**Given problem 1**
According to the passage on the South Sudan peace agreement, who is the current governor of Unity State?

Regional and other international politicians expressed their shock and disappointment.  Some threatened sanctions and a few warned of unspecified grave and dire consequences.  The media as usual stole the story and rushed to draw wild conclusions.  The world is endlessly searching for a new monster – the Idi Amin or the Pol Pot of our times.  Kiir is in danger of being made one.

But even those finger-wagging leaders must know that a complex peace agreement such as the one tabled could not be consented to easily by all sides. How genuine was the President when he pledged to return to Addis Ababa in 15 days and sign the agreement? Will he honour his word?

Resistance 

If that is the case, we must conclude that the government has accepted the agreement in its entirety and that it requested the 15-day period for the simple reason that it needs to engage the remaining dissenting voices back home.  It would be foolish to put out a fire in one room only for another to flare up elsewhere in the house.  The President is seeking a full solution.

At the forefront of the dissenters is the army.  Defence spending has gone up markedly during the war and the army is beginning to gain a clear upper hand.  Machar’s forces are demonstrably capable of mounting hugely damaging hit and run attacks, however the army believes that it is poised to ending the war militarily.

Past unfettered integration into the national army, of former anti-government militia, is blamed for precipitating the current war, and the army fears that the re-absorption of Machar’s fighters is an unwarrantable repeat of that failed policy.

These sentiments notwithstanding, the President must know that an outright military victory will not be so easy, and even if it were achievable, the human cost it will require as well as the bitter legacy it will leave behind can never be justified.   He will need many allies from within the wider security sector if he is to succeed in wooing the army.

Another powerful group that would be very hostile to the agreement are the government allied Bul Nuer militia who control Unity State.  The power sharing arrangements of the agreement require that Unity State be handed over to Machar’s SPLM In Opposition (SPLM-IO) to govern. This means that the current governor Joseph Monytuil will lose his position.

Monytuil’s own brother is a senior commander in the militia force and the rest are their relatives and close allies.  Requiring them to relinquish Unity State for which they fought valiantly would amount to a kick in the teeth after all the sacrifices that they have made.

Worse still, the world of the Bul Nuer militia is a perilous unfamiliar territory for the President.  He will need all his diplomatic skills to sell the Addis deal to this constituency.

Distrust

The South Sudanese public, both inside and outside the country, and in particular the supporters of the government, are dismayed at the proposed agreement.  There is a widespread belief, amongst them, that IGAD-Plus are using the peace talks to subvert the interests of South Sudan.

Many are convinced that the peace deal that is being imposed on the country is grossly unfair and is a mere ploy to weaken the government, rollback the country’s gains, erase its history and get access to its ample natural riches.

In this frenzy, no one is willing to pose and question the plausibility of such a grand conspiracy theory.  IGAD-Plus comprises 10 African countries, USA, UK, Norway and China in addition to the AU, EU and the UN. It is unlikely for all these countries and international bodies, many of whom have conflicting interests, to unite and collude to rob South Sudan.

These apprehensive South Sudanese need to also appreciate that the toll of suffering the war have brought upon the civil population is a good enough reason for the international community to clamour for peace of any kind.

On close examination, this peace deal, as much as it may seem to give too much to Machar, does essentially allow the government to retain authority over Machar in all spheres.

(Spatial reasoning entries)
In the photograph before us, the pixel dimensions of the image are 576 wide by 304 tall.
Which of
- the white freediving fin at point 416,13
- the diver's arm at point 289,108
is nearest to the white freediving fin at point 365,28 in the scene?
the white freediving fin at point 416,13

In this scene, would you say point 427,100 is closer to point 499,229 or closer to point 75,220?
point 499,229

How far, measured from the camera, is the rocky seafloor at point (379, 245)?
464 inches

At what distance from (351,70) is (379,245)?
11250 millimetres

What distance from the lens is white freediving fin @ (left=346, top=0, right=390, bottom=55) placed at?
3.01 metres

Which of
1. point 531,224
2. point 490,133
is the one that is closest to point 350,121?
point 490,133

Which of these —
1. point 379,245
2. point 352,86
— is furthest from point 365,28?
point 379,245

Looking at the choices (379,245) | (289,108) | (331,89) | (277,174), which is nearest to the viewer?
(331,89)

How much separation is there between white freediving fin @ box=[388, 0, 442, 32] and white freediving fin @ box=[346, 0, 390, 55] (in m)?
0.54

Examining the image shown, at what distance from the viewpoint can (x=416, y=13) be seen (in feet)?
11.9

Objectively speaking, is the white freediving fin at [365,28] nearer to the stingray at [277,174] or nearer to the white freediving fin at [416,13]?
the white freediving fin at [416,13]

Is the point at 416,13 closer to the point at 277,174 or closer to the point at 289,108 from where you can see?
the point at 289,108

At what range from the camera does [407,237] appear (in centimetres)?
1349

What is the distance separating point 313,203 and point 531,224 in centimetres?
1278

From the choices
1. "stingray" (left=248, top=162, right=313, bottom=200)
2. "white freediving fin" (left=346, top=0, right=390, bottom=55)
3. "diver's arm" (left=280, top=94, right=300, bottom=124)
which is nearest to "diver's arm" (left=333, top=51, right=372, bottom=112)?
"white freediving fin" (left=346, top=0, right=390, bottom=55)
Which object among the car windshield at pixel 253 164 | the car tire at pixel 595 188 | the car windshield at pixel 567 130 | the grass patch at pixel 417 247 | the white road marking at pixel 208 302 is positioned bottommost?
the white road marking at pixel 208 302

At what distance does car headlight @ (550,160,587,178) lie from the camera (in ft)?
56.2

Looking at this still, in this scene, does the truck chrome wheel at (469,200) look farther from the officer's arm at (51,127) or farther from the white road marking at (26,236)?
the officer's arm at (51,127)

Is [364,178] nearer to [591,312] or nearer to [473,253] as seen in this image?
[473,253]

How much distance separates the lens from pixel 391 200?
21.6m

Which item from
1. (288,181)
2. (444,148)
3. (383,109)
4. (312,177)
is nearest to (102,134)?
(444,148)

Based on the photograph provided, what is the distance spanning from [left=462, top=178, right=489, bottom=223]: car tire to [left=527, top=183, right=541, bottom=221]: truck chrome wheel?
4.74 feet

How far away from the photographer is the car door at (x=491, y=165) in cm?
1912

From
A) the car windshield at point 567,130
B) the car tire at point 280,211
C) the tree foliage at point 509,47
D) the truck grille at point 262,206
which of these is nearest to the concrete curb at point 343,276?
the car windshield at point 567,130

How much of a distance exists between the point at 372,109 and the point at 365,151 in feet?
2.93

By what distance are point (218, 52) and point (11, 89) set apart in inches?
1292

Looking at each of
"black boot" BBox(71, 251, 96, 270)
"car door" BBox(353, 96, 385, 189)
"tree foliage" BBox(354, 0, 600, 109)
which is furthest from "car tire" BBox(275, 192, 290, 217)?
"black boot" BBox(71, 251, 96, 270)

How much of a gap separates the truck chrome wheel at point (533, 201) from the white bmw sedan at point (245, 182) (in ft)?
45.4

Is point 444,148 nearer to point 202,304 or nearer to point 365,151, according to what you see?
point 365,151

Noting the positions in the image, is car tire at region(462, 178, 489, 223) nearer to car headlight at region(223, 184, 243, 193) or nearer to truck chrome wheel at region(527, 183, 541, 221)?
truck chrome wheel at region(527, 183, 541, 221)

==

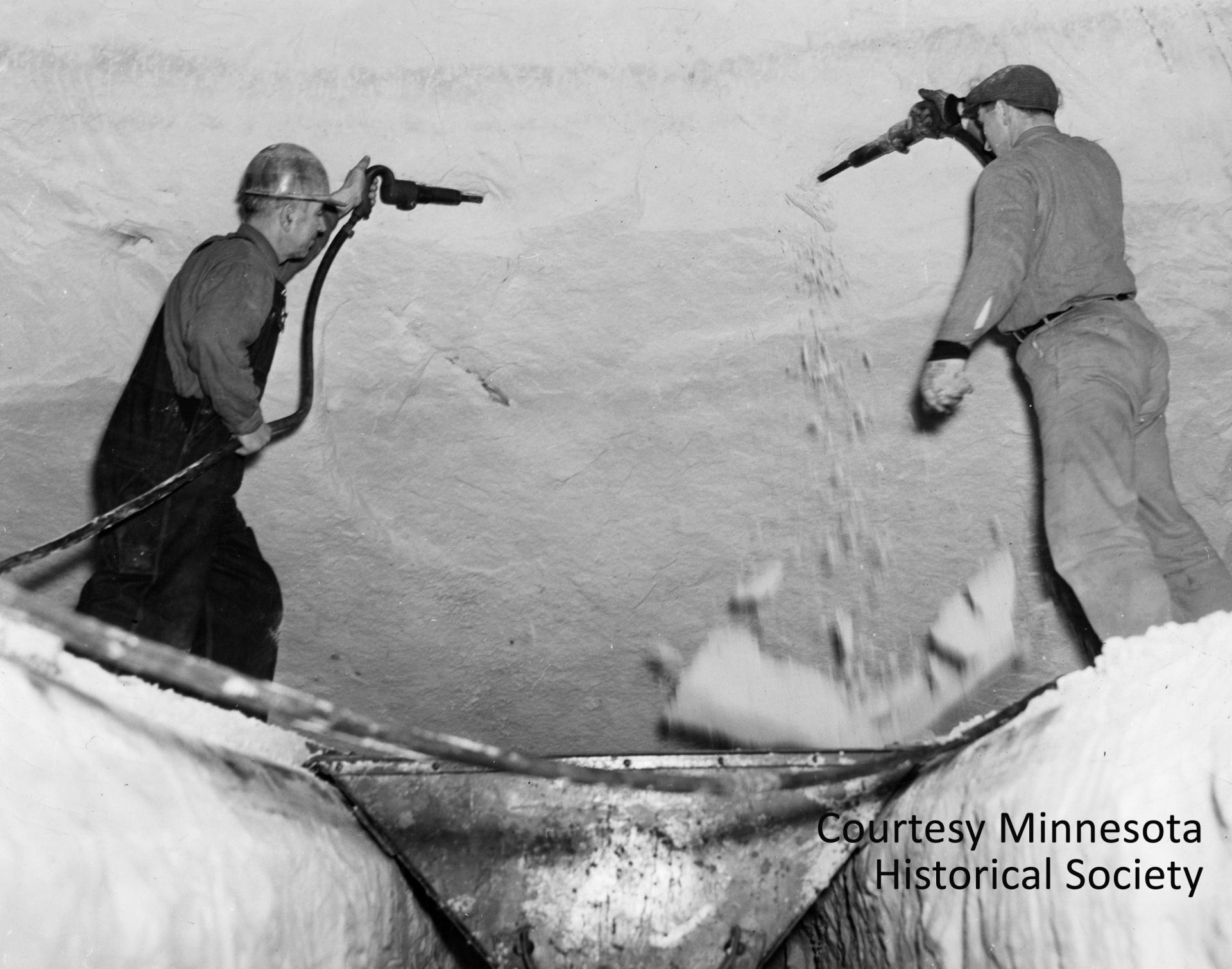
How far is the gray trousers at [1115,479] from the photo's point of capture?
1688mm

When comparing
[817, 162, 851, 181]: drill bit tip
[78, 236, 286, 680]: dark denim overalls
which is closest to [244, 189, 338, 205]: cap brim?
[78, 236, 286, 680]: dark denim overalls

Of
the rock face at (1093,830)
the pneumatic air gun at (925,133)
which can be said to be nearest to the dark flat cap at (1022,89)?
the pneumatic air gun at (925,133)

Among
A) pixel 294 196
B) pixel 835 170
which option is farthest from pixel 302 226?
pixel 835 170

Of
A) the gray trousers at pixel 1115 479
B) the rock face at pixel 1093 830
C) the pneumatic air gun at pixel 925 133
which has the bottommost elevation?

**Given problem 2**
Gather every line of the entries that contains the string "closest". Case counts.

**Task result 1**
Joseph Monytuil

**Task result 2**
is the one that is closest to point 350,121?
which is closest to [244, 189, 338, 205]: cap brim?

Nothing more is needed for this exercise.